**WHAT YOU ARE ASKED TO DO**
Could you transcribe every entry exactly, leaving nothing out?

==*==

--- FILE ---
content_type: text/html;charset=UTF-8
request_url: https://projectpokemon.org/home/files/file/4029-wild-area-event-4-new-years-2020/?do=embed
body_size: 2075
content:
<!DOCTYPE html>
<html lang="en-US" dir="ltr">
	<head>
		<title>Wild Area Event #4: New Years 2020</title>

==*==

**OUTPUT FOR THIS EXERCISE**
--- FILE ---
content_type: text/html;charset=UTF-8
request_url: https://projectpokemon.org/home/files/file/4029-wild-area-event-4-new-years-2020/?do=embed
body_size: 2075
content:
<!DOCTYPE html>
<html lang="en-US" dir="ltr">
	<head>
		<title>Wild Area Event #4: New Years 2020</title>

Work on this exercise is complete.